■ Provided passage
+-------+
Lyle Mitchell said his wife, Joyce Mitchell, told him Sweat and Matt offered to give her pills to knock him out so she could pick them up after they escaped, but she refused because she said she still loved her husband.

"Do I still love her? Yes. Am I mad? Yes," Lyle Mitchell said in the interview aired Tuesday on NBC's "Today" show.

Joyce Mitchell remained in custody on charges she helped the two men escape by providing them hacksaw blades, chisels and other tools. She has pleaded not guilty.

Sweat and Matt escaped from the prison in Dannemora on June 6. Authorities say the pair cut through the steel wall at the back of their cell, crawled down a catwalk, broke through a brick wall, cut their way into and out of a steam pipe, and then sliced through the chain and lock on a manhole cover outside the prison.

Sweat, 35, was serving a life sentence without parole for killing a sheriff's deputy. Matt, 48, was doing 25 years to life for the 1997 kidnapping, torture and hacksaw dismemberment of his former boss.
+-------+
■ Supplied information
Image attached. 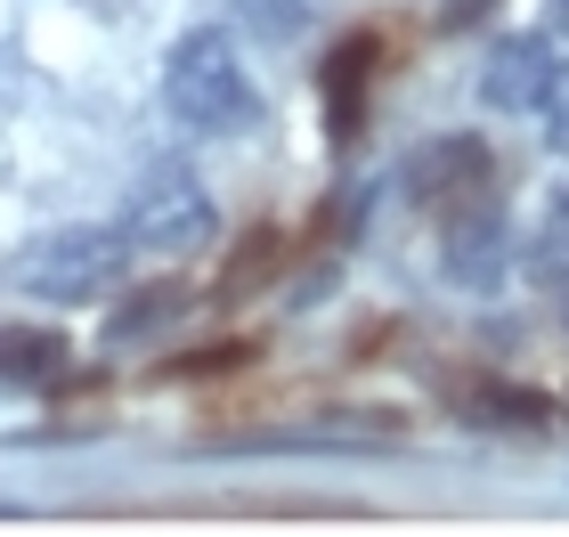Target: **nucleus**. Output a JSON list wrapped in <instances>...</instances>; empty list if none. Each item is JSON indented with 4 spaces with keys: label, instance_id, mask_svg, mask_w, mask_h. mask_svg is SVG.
Returning <instances> with one entry per match:
<instances>
[{
    "label": "nucleus",
    "instance_id": "20e7f679",
    "mask_svg": "<svg viewBox=\"0 0 569 537\" xmlns=\"http://www.w3.org/2000/svg\"><path fill=\"white\" fill-rule=\"evenodd\" d=\"M488 179H497V156H488V139H431L416 147V163H407V196L431 203V212H456V203L488 196Z\"/></svg>",
    "mask_w": 569,
    "mask_h": 537
},
{
    "label": "nucleus",
    "instance_id": "ddd939ff",
    "mask_svg": "<svg viewBox=\"0 0 569 537\" xmlns=\"http://www.w3.org/2000/svg\"><path fill=\"white\" fill-rule=\"evenodd\" d=\"M546 131H553L561 156H569V66H553V90H546Z\"/></svg>",
    "mask_w": 569,
    "mask_h": 537
},
{
    "label": "nucleus",
    "instance_id": "f03ea898",
    "mask_svg": "<svg viewBox=\"0 0 569 537\" xmlns=\"http://www.w3.org/2000/svg\"><path fill=\"white\" fill-rule=\"evenodd\" d=\"M131 261H139V245L122 228H49L9 261V277L33 301H107V294H122Z\"/></svg>",
    "mask_w": 569,
    "mask_h": 537
},
{
    "label": "nucleus",
    "instance_id": "7ed1b4c3",
    "mask_svg": "<svg viewBox=\"0 0 569 537\" xmlns=\"http://www.w3.org/2000/svg\"><path fill=\"white\" fill-rule=\"evenodd\" d=\"M212 196H203V179L188 163H154L139 188H131V212H122V237L154 261H188V252L212 245Z\"/></svg>",
    "mask_w": 569,
    "mask_h": 537
},
{
    "label": "nucleus",
    "instance_id": "9d476101",
    "mask_svg": "<svg viewBox=\"0 0 569 537\" xmlns=\"http://www.w3.org/2000/svg\"><path fill=\"white\" fill-rule=\"evenodd\" d=\"M529 277L546 294L569 286V196H553L546 212H537V237H529Z\"/></svg>",
    "mask_w": 569,
    "mask_h": 537
},
{
    "label": "nucleus",
    "instance_id": "4468645a",
    "mask_svg": "<svg viewBox=\"0 0 569 537\" xmlns=\"http://www.w3.org/2000/svg\"><path fill=\"white\" fill-rule=\"evenodd\" d=\"M179 310V294H154V301H131V310L114 318V335H139V326H154V318H171Z\"/></svg>",
    "mask_w": 569,
    "mask_h": 537
},
{
    "label": "nucleus",
    "instance_id": "f257e3e1",
    "mask_svg": "<svg viewBox=\"0 0 569 537\" xmlns=\"http://www.w3.org/2000/svg\"><path fill=\"white\" fill-rule=\"evenodd\" d=\"M163 107L188 122V131H203V139H237V131L261 122V90H252L237 41L203 24V33H188V41L171 49V66H163Z\"/></svg>",
    "mask_w": 569,
    "mask_h": 537
},
{
    "label": "nucleus",
    "instance_id": "2eb2a0df",
    "mask_svg": "<svg viewBox=\"0 0 569 537\" xmlns=\"http://www.w3.org/2000/svg\"><path fill=\"white\" fill-rule=\"evenodd\" d=\"M480 17H497V0H448V9H439V33H472Z\"/></svg>",
    "mask_w": 569,
    "mask_h": 537
},
{
    "label": "nucleus",
    "instance_id": "39448f33",
    "mask_svg": "<svg viewBox=\"0 0 569 537\" xmlns=\"http://www.w3.org/2000/svg\"><path fill=\"white\" fill-rule=\"evenodd\" d=\"M439 261H448V277H456L463 294H488V286H505L512 237H505V220H497V203H488V196H472V203H456V212H448Z\"/></svg>",
    "mask_w": 569,
    "mask_h": 537
},
{
    "label": "nucleus",
    "instance_id": "9b49d317",
    "mask_svg": "<svg viewBox=\"0 0 569 537\" xmlns=\"http://www.w3.org/2000/svg\"><path fill=\"white\" fill-rule=\"evenodd\" d=\"M277 252H284V237L277 228H252V237L228 252V269H220V294L228 301H244V294H261L269 286V269H277Z\"/></svg>",
    "mask_w": 569,
    "mask_h": 537
},
{
    "label": "nucleus",
    "instance_id": "423d86ee",
    "mask_svg": "<svg viewBox=\"0 0 569 537\" xmlns=\"http://www.w3.org/2000/svg\"><path fill=\"white\" fill-rule=\"evenodd\" d=\"M480 90H488V107H505V115H537V107H546V90H553V33L497 41V49H488Z\"/></svg>",
    "mask_w": 569,
    "mask_h": 537
},
{
    "label": "nucleus",
    "instance_id": "f3484780",
    "mask_svg": "<svg viewBox=\"0 0 569 537\" xmlns=\"http://www.w3.org/2000/svg\"><path fill=\"white\" fill-rule=\"evenodd\" d=\"M561 301H569V286H561Z\"/></svg>",
    "mask_w": 569,
    "mask_h": 537
},
{
    "label": "nucleus",
    "instance_id": "6e6552de",
    "mask_svg": "<svg viewBox=\"0 0 569 537\" xmlns=\"http://www.w3.org/2000/svg\"><path fill=\"white\" fill-rule=\"evenodd\" d=\"M73 367L66 335H49V326H0V382H17V391H49Z\"/></svg>",
    "mask_w": 569,
    "mask_h": 537
},
{
    "label": "nucleus",
    "instance_id": "1a4fd4ad",
    "mask_svg": "<svg viewBox=\"0 0 569 537\" xmlns=\"http://www.w3.org/2000/svg\"><path fill=\"white\" fill-rule=\"evenodd\" d=\"M463 424H480V431H546L553 399L521 391V382H472V391H463Z\"/></svg>",
    "mask_w": 569,
    "mask_h": 537
},
{
    "label": "nucleus",
    "instance_id": "dca6fc26",
    "mask_svg": "<svg viewBox=\"0 0 569 537\" xmlns=\"http://www.w3.org/2000/svg\"><path fill=\"white\" fill-rule=\"evenodd\" d=\"M546 17H553V33H569V0H546Z\"/></svg>",
    "mask_w": 569,
    "mask_h": 537
},
{
    "label": "nucleus",
    "instance_id": "0eeeda50",
    "mask_svg": "<svg viewBox=\"0 0 569 537\" xmlns=\"http://www.w3.org/2000/svg\"><path fill=\"white\" fill-rule=\"evenodd\" d=\"M375 33H350V41H333V58H326V131L333 139H358V122H367V82H375Z\"/></svg>",
    "mask_w": 569,
    "mask_h": 537
},
{
    "label": "nucleus",
    "instance_id": "f8f14e48",
    "mask_svg": "<svg viewBox=\"0 0 569 537\" xmlns=\"http://www.w3.org/2000/svg\"><path fill=\"white\" fill-rule=\"evenodd\" d=\"M237 17L261 41H301L309 24H318V0H237Z\"/></svg>",
    "mask_w": 569,
    "mask_h": 537
}]
</instances>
+-------+
■ Short task
Could you copy out the part of the Dannemora prison escape passage that begins at "Sweat, 35, was" and stops after "his former boss."?

■ Task output
Sweat, 35, was serving a life sentence without parole for killing a sheriff's deputy. Matt, 48, was doing 25 years to life for the 1997 kidnapping, torture and hacksaw dismemberment of his former boss.